─── SELECTED PASSAGE
At the instance of the respondent the court ruled that the
unsigned
agreement was valid and binding upon the parties who subsequently
signed it as stated above.  The applicant had further
to prove
that a material term of the agreement was breached.  According
to the applicant two material terms of the lease agreement
were
breached by the respondent.
[5]
The first was that contrary to the express provision of the said
agreement the leased portion remained un-fenced off (un-enclosed)
as
was required.  The fencing off (enclosure) of the leased portion
was to be effected by the respondent at his own cost.
This
failure, according to the applicant, was material and entitled him to
cancel the agreement if not complied with.  It
is common cause
that to date the leased portion remains un-enclosed (not fenced
off).  Due notice of the cancellation of the
agreement was made
by a letter of the applicant’s attorneys sent to the
respondent’s attorneys dated 18 June 2013.
Secondly, the
respondent had not paid the rental amount for the period 1 June 2013
which was, according to the agreement, payable
half-yearly in
advance, despite reminders and demands in writing to do so.  The
applicant had consequently complied with the
requirements necessary
to seek an order of eviction:
South
Coast Furnitures CC v Zecprop 30 Investments (Pty) Ltd
2012 (3) SA 431
(KZP).
──────
## SHORT PROBLEM 1
Decide whether each statement agrees with the lease passage, answering yes or no and quoting the words of the passage that settle it: (a) the respondent was to bear the cost of fencing off the leased portion; (b) the leased portion has since been enclosed; (c) the rent was payable monthly.
The records that follow have no connection to the lease passage.
─── DATA EXTRACT
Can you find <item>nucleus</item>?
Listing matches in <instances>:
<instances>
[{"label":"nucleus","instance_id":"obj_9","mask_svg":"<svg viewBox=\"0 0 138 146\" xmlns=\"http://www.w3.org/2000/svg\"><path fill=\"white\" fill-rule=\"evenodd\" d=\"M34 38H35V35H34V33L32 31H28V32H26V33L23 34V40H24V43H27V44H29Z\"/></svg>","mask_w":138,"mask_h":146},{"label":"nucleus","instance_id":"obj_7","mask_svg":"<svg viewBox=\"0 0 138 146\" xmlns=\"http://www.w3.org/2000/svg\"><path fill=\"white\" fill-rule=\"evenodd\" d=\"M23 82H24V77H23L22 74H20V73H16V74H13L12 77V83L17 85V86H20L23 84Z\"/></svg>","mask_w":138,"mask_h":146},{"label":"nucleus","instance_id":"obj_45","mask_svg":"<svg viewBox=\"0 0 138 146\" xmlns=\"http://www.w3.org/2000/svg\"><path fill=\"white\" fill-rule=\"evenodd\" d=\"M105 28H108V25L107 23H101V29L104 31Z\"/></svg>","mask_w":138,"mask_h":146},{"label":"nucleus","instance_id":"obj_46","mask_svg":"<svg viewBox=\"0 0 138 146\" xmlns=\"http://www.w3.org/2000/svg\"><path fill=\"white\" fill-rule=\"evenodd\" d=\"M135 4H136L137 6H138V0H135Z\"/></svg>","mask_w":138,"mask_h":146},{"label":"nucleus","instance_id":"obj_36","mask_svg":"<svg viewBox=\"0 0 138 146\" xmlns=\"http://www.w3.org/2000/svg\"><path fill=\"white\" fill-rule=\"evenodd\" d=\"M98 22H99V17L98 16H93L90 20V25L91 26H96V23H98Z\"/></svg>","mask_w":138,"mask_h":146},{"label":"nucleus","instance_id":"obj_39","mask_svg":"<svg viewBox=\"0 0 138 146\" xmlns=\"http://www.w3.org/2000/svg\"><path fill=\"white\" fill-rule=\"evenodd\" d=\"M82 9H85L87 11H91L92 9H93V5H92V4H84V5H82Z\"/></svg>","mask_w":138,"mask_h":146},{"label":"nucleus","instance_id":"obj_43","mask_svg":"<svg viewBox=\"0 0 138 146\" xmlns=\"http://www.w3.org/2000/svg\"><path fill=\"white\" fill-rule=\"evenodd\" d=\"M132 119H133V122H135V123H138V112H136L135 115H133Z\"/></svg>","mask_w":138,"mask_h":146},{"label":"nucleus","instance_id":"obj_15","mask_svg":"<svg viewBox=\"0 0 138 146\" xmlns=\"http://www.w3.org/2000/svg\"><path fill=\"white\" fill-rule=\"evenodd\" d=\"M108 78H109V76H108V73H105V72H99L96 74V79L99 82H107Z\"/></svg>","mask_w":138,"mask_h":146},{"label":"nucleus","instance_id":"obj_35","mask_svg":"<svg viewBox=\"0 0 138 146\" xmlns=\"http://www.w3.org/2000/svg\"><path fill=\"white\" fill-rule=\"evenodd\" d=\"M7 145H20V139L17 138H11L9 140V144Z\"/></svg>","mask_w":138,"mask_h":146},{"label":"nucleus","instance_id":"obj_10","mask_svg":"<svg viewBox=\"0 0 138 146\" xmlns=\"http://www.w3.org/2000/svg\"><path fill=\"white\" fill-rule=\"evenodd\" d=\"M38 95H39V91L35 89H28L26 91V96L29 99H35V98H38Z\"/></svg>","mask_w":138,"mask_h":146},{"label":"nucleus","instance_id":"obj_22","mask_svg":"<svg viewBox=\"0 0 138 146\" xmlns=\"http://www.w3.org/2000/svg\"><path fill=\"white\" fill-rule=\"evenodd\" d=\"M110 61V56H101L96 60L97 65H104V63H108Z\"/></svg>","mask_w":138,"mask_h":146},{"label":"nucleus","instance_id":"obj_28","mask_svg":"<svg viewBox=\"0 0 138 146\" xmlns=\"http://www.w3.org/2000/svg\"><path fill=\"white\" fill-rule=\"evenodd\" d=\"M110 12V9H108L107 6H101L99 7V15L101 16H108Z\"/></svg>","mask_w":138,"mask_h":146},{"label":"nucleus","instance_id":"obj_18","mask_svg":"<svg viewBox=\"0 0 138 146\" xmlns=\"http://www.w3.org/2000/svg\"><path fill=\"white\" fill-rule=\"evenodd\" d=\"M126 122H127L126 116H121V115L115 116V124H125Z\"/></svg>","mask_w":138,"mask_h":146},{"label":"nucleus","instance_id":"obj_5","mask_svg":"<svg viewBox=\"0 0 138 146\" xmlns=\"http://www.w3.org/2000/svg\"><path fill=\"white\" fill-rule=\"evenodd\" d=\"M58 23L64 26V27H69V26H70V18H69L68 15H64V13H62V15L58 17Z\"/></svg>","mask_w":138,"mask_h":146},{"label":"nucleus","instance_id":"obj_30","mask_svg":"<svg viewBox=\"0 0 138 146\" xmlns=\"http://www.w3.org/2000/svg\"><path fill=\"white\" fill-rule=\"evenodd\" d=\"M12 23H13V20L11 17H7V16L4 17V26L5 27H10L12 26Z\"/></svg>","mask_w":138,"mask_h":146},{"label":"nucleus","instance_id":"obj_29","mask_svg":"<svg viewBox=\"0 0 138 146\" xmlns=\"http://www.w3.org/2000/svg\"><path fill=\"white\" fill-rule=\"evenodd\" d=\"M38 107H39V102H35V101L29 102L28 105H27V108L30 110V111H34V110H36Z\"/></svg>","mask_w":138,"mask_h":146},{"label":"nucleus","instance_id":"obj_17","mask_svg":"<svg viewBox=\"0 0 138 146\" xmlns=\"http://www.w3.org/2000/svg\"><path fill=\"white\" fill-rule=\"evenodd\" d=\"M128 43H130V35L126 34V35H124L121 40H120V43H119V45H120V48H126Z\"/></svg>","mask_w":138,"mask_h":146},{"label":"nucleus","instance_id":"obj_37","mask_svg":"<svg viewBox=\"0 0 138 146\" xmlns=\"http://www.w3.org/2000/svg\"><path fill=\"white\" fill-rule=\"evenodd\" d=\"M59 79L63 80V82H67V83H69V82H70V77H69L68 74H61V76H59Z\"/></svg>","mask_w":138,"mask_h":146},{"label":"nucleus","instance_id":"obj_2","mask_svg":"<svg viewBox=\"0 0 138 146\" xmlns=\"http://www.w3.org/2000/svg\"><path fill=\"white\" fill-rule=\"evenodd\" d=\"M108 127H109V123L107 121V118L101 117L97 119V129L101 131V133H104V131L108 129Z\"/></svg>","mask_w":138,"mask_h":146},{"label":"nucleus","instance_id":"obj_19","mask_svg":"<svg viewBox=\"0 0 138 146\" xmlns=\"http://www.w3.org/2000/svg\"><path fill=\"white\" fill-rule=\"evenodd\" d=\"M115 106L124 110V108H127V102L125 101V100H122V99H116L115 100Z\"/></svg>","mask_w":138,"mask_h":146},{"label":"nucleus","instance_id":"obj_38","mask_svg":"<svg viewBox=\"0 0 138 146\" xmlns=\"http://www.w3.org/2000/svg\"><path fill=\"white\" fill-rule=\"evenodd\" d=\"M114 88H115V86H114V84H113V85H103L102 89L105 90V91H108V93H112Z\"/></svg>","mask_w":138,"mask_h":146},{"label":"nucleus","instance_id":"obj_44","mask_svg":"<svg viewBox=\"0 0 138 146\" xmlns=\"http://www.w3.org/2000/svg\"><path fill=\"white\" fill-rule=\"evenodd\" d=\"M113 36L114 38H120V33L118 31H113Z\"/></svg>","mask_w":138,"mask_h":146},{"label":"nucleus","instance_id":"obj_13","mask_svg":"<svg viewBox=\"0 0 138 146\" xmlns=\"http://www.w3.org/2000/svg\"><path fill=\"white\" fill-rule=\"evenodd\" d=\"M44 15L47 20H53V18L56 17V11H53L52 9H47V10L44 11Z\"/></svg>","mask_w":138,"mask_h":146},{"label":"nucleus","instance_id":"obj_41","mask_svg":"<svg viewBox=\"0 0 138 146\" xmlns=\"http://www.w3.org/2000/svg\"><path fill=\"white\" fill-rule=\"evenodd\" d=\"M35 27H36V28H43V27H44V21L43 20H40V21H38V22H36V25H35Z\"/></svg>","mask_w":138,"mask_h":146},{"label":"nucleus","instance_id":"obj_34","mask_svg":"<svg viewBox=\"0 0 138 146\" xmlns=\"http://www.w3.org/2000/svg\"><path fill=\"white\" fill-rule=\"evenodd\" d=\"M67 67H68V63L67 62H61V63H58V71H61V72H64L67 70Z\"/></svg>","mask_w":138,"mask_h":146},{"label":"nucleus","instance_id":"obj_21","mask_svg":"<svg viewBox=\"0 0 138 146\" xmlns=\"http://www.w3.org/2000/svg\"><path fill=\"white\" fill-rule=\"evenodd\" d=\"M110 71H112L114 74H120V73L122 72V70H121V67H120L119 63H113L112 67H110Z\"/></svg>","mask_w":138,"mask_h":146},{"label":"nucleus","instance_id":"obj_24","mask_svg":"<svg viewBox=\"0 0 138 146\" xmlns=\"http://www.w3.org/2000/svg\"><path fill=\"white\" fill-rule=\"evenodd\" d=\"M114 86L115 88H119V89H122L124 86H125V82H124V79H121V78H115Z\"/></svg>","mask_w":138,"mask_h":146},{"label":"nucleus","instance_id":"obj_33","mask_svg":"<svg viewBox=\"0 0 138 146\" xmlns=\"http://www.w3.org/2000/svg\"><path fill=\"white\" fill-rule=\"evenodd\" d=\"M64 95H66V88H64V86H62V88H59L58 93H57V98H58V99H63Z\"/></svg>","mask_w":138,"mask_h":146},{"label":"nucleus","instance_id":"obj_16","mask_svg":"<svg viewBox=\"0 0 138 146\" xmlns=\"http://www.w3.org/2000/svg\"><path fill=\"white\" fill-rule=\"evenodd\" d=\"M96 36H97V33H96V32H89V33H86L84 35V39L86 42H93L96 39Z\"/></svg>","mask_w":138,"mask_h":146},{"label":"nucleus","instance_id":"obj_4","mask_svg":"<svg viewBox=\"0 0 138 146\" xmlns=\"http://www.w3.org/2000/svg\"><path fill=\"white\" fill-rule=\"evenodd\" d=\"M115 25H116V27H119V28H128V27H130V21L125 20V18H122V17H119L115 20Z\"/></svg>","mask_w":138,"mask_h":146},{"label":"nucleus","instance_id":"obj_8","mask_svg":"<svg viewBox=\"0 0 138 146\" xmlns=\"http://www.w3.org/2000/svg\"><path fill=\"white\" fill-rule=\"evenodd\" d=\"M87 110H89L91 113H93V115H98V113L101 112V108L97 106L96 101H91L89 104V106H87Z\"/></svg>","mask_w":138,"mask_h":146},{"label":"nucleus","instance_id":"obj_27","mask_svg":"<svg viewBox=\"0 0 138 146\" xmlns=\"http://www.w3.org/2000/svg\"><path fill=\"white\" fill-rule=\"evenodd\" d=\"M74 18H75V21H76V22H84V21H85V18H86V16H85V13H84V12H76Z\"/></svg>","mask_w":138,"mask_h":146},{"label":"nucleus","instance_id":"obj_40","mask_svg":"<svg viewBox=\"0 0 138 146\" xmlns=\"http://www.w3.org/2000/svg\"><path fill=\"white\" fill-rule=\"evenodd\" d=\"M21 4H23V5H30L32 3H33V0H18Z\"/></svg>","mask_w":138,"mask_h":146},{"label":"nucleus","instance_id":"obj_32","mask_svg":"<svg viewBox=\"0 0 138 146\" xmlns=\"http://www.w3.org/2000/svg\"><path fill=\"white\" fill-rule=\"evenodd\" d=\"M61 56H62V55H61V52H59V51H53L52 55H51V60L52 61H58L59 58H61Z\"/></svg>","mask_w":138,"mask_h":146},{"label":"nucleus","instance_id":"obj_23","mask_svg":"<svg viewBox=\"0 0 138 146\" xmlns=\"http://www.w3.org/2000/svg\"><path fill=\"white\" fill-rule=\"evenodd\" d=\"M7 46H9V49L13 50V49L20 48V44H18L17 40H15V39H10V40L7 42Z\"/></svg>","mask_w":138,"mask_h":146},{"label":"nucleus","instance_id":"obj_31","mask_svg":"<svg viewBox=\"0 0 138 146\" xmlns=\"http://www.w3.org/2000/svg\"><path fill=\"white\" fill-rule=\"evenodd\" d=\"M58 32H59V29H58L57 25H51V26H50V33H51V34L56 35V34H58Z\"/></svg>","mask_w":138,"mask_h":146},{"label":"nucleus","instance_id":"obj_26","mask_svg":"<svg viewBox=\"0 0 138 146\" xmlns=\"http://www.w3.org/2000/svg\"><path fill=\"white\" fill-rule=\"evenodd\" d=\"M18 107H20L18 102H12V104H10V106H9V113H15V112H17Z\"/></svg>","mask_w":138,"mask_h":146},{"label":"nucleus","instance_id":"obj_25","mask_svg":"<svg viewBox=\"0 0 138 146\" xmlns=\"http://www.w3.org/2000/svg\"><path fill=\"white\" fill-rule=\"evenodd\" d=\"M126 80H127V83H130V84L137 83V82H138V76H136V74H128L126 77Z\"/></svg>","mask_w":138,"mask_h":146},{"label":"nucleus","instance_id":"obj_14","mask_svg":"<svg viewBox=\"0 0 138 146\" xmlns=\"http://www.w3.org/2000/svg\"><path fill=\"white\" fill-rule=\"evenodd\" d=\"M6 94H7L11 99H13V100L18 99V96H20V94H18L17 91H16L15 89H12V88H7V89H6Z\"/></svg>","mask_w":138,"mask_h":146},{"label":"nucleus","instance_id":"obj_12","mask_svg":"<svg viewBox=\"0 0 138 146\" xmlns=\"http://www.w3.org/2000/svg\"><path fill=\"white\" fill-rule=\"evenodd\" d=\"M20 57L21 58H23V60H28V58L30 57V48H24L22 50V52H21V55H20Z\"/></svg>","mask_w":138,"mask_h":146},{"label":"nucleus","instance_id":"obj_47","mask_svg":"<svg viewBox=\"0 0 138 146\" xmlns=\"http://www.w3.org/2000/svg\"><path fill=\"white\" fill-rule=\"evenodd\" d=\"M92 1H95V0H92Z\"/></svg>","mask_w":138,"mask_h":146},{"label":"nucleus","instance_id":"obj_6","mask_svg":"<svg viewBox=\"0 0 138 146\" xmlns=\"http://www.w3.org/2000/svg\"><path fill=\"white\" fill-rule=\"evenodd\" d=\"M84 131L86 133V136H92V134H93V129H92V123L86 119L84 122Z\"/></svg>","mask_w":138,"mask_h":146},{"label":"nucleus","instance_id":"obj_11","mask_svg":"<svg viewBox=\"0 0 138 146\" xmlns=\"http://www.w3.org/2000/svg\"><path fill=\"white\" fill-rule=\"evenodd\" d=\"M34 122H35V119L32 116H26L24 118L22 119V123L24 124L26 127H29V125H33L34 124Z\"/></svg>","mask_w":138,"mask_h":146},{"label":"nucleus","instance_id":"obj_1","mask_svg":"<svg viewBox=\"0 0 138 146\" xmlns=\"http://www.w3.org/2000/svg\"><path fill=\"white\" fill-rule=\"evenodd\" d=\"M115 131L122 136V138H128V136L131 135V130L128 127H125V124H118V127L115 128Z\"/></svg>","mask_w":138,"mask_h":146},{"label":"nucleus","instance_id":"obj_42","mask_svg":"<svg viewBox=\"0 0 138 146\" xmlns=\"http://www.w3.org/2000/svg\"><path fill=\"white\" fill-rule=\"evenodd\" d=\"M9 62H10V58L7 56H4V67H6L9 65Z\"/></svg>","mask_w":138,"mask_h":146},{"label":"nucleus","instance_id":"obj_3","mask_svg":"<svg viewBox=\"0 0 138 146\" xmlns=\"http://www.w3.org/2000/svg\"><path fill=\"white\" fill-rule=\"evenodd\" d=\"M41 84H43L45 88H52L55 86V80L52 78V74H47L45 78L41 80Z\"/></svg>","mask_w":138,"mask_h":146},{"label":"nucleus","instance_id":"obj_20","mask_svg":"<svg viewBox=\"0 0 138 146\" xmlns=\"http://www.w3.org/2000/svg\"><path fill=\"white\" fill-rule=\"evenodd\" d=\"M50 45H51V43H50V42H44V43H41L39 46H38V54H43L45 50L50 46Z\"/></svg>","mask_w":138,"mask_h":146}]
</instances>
──────
## SHORT PROBLEM 2
Gather every line of the records that contains the string "instances".

## REPLY 1
(a) Yes: "The fencing off (enclosure) of the leased portion was to be effected by the respondent at his own cost."
(b) No: "to date the leased portion remains un-enclosed (not fenced off)."
(c) No: "payable half-yearly in advance"

## REPLY 2
Listing matches in <instances>:
<instances>
</instances>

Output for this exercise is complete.